Task statement:
Set out exactly every line of the entries below, starting at the line that holds "Ayahuasca Ceremoni Shaman" and stopping after the line that holds "A Possessive Billionaire".

Supplied material:
»»

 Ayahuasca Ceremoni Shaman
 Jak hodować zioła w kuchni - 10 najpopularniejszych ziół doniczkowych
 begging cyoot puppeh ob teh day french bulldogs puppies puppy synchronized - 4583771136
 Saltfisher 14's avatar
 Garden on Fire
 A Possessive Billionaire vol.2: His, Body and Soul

««
»»

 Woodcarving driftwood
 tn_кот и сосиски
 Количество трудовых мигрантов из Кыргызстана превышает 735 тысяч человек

««

Solution:
 Ayahuasca Ceremoni Shaman
 Jak hodować zioła w kuchni - 10 najpopularniejszych ziół doniczkowych
 begging cyoot puppeh ob teh day french bulldogs puppies puppy synchronized - 4583771136
 Saltfisher 14's avatar
 Garden on Fire
 A Possessive Billionaire vol.2: His, Body and Soul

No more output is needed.